Navin Kapur, Boston, MA: To go back to the original question, a few thoughts:
- For inpatients with decompensated heart failure, we often track mixed venous sats and arterial sats in our heart failure patients without necessarily following Fick or TD outputs. This allows us to titrate therapy in response to acute hemodynamic changes with their original dataset as an internal control.
- The B-cell lymphoma also complicates issues here both on the arterial sat and the venous sat. Not sure I would rely much on any of the saturation measures other than to rule out shunt, evaluate his pulmonary function, and to track for acute changes depending on why the PA catheterization was done in the first place.
- If we really want a sense of this patient’s cardiac function and reserve function, then cardiopulmonary exercise testing with measured VO2 is likely the best way to go. All bets are off when trying to correlate invasive hemodynamics and LV [left ventricular] ejection fraction (which should be primarily used to stratify him as HFpEF [heart failure with preserved EF] / HFrEF [HF with reduced EF] and to identify his candidacy for device therapy [implantable cardioverter defibrillator (ICD), etc.]).

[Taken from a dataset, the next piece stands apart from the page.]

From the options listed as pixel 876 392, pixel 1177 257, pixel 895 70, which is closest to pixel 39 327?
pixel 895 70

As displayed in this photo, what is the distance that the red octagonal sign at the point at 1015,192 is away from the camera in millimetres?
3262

Mike Ragosta, Charlottesville, VA: The hemoglobin doesn’t influence the oxygen consumption; that’s the demand side while the anemia is the supply side. The low PA saturation in the presence of anemia does not necessarily imply low cardiac output. If you recall Dr. Grossman’s analogy, if you think of the red blood cells as the “trucks” carrying the oxygen, for any given oxygen consumption, if you have anemia, you have less “trucks” delivering the oxygen. Thus, to meet the oxygen demand, you will need to extract more oxygen from the fewer trucks and thus you will have a lower mixed venous saturation in the setting of anemia as compared to the same cardiac output without anemia. Seems like you have to actually measure oxygen consumption in this case. Otherwise, you are just guessing.

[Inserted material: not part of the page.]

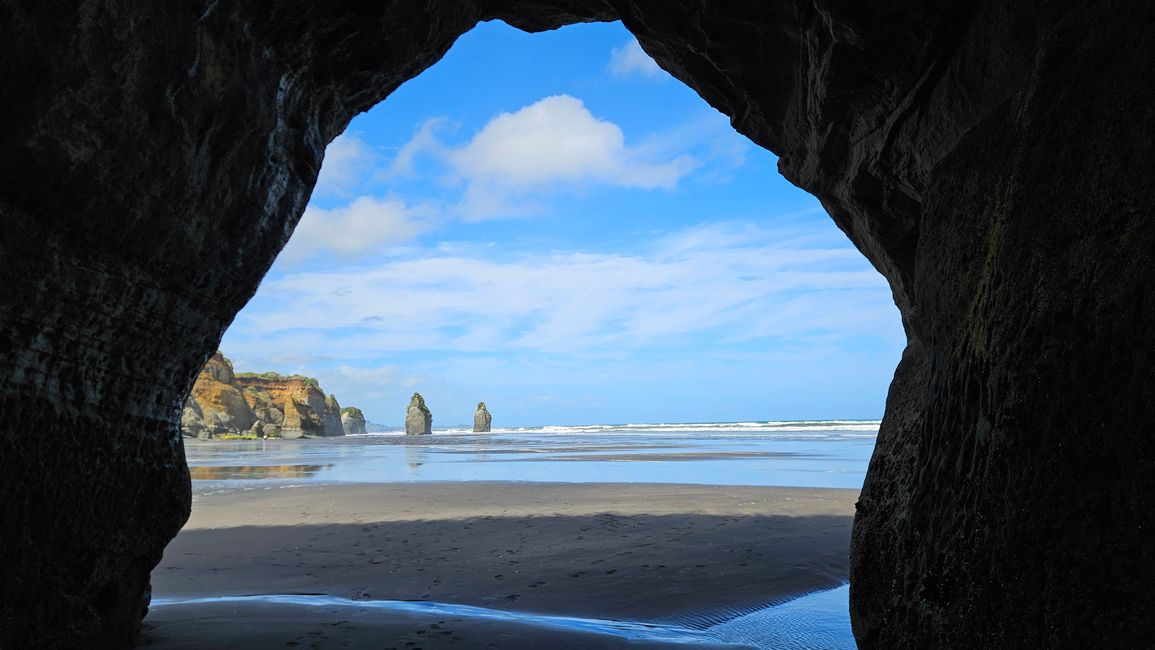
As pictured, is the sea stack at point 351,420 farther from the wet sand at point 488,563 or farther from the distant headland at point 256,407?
the wet sand at point 488,563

From Narang et al’s Circulation publication: ”… measured VO2 differed significantly from values derived from formulae of Dehmer, LaFarge, and Bergstra [Table 1] with median (interquartile range) absolute differences of 28.4 (13.1, 50.2) ml/min, 37.7 (19.4, 63.3) ml/min, and 31.7 (14.4, 54.5) ml/min, for the respectively (P < 0.0001 for each). The measured and estimated values differed by >25% in 17% to 25% of patients depending on the formula used. Median absolute differences were greater in severely obese patients (body mass index > 40 kg/m2), but were not affected by sex or age.”1
The bottom line
I agree with Drs. Borlaug, Ragosta, and Narang and colleagues, that “…estimates of resting VO2 derived from conventional formulae are inaccurate, especially in severely obese individuals. When accurate hemodynamic assessment is important for clinical decision-making, VO2 should be directly measured.” It looks like we’re all going to need an O2 consumption hood.
I want to thank my colleagues from across the country, true experts and teachers, who have so thoughtfully contributed to this informative and entertaining educational discussion. My great appreciation to you all.
- Narang N, Thibodeau JT, Levine BD, Gore MO, Ayers CR, Lange RA, Cigarroa JE, Turer AT, de Lemos JA, McGuire DK. Inaccuracy of estimated resting oxygen uptake in the clinical setting. Circulation. 2014 Jan 14; 129(2): 203-210. doi: 10.1161/CIRCULATIONAHA.113.003334.
- Galley RS, Wenger MA, Raya M, Erbs KK, Spyropoulos P, Nash MS. Energy expenditure of trans-tibial amputees during ambulation at self-selected pace. Prosthet Orthot Int. 1994 Aug; 18(2): 84-91.